ПОСТАВЛЕННАЯ ЗАДАЧА -
Пожалуйста, повторите без изменений часть отрывка о Марине Цветаевой от слов «В нашу гимназию» до слов «полет, иной язык.» включительно.

ПРИВЕДЕННЫЙ ОТРЫВОК -
[1] [2] [3]

С тех пор как мы учились вместе с Мариной Цветаевой в двух старших классах гимназии, прошло более полувека. Ей было тогда лет 16–17.

Между нами не было никаких дружеских отношений, мы были слишком разными по характеру и склонностям, но, несмотря на это Цветаева всегда интересовала меня, привлекала мое внимание, и иногда я невольно наблюдала за ней. Мне казалось, что за своенравием, порой даже эксцентричностью ее поступков скрывается нечто более глубокое, что свойственно только незаурядной, одаренной натуре. Многие из нас знали, вернее угадывали, что Цветаева что-то пишет, но она никому не показывала своих стихов, и нам было неведомо, чем она живет, какие строки слагались в ту пору в ее уме. Это были строки ее «Вечернего альбома», где уже проявились и богатство воображения, и подлинный поэтический дар. Впечатление, оставленное Цветаевой, не изгладилось с годами — в памяти моей легко оживают сказанные ею слова, какой-нибудь жест, улыбка, а бывает, что вижу ее во сне. Всегда при этом станет так радостно, хочется сказать ей что-нибудь хорошее, какой отклик находит ее поэзия в сердцах путников, идущих вослед…

В нашу гимназию (М. Г. Брюхоненко)[72] Цветаева поступила в 1908 году и проучилась в ней два года, в 6-м и 7-м (выпускном) классе. Но, пожалуй, вернее было бы сказать: не проучилась, а пробыла в ней два года. Это была ученица совсем особого склада. Не шла к ней гимназическая форма, ни тесная школьная парта. И в самом деле, в то время как все мы — а нас в классе было 40 человек — приходили в гимназию изо дня в день, готовили дома уроки, отвечали при вызове, Цветаева каким-то образом была вне гимназической сферы, вне обычного распорядка. Среди нас она была как экзотическая птица, случайно залетевшая в стайку пернатых северного леса. Кругом движенье, гомон, щебетанье, но у нее иной полет, иной язык.

ВЫДЕРЖКИ ИЗ ЗАПИСЕЙ -
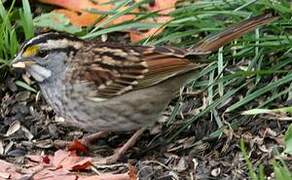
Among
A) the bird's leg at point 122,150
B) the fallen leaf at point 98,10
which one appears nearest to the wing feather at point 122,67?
the bird's leg at point 122,150

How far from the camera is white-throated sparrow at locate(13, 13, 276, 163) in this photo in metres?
4.74

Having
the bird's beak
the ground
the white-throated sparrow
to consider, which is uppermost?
the bird's beak

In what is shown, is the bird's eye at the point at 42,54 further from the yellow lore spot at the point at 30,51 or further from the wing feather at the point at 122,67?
the wing feather at the point at 122,67

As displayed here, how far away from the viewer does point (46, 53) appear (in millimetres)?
4879

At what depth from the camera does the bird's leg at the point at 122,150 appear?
4.78 meters

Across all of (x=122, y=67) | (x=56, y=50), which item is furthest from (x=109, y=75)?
(x=56, y=50)

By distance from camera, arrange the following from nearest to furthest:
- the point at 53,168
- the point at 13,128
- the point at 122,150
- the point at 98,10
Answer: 1. the point at 53,168
2. the point at 122,150
3. the point at 13,128
4. the point at 98,10

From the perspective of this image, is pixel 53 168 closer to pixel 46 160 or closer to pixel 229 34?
pixel 46 160

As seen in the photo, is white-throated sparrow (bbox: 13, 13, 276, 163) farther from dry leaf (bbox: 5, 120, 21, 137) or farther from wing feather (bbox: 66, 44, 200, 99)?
dry leaf (bbox: 5, 120, 21, 137)

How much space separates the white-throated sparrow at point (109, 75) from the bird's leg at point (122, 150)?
0.10 m

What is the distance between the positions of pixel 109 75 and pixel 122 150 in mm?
376

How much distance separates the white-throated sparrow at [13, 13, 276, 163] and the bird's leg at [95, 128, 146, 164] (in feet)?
0.32

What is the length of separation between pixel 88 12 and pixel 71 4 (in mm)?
163

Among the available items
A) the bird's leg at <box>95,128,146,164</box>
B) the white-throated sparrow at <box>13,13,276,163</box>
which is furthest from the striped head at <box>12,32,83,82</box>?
the bird's leg at <box>95,128,146,164</box>
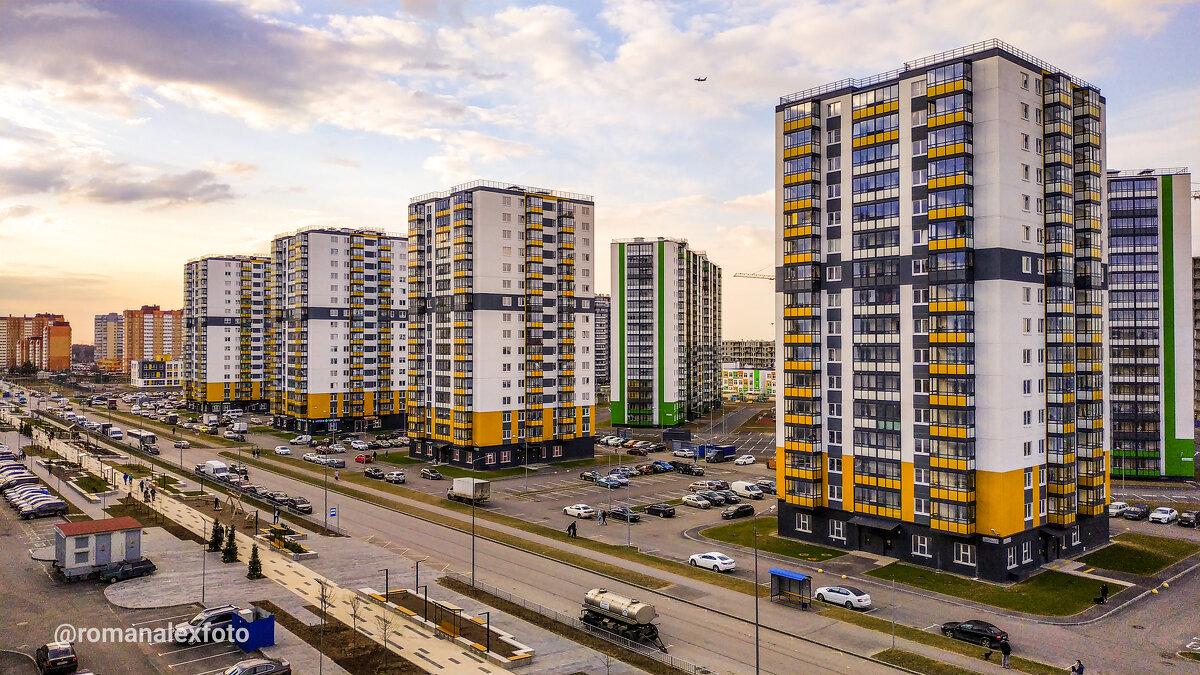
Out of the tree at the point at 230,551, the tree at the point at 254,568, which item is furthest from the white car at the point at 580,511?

РЕЗУЛЬТАТ ВЫПОЛНЕНИЯ -
В нашу гимназию (М. Г. Брюхоненко)[72] Цветаева поступила в 1908 году и проучилась в ней два года, в 6-м и 7-м (выпускном) классе. Но, пожалуй, вернее было бы сказать: не проучилась, а пробыла в ней два года. Это была ученица совсем особого склада. Не шла к ней гимназическая форма, ни тесная школьная парта. И в самом деле, в то время как все мы — а нас в классе было 40 человек — приходили в гимназию изо дня в день, готовили дома уроки, отвечали при вызове, Цветаева каким-то образом была вне гимназической сферы, вне обычного распорядка. Среди нас она была как экзотическая птица, случайно залетевшая в стайку пернатых северного леса. Кругом движенье, гомон, щебетанье, но у нее иной полет, иной язык.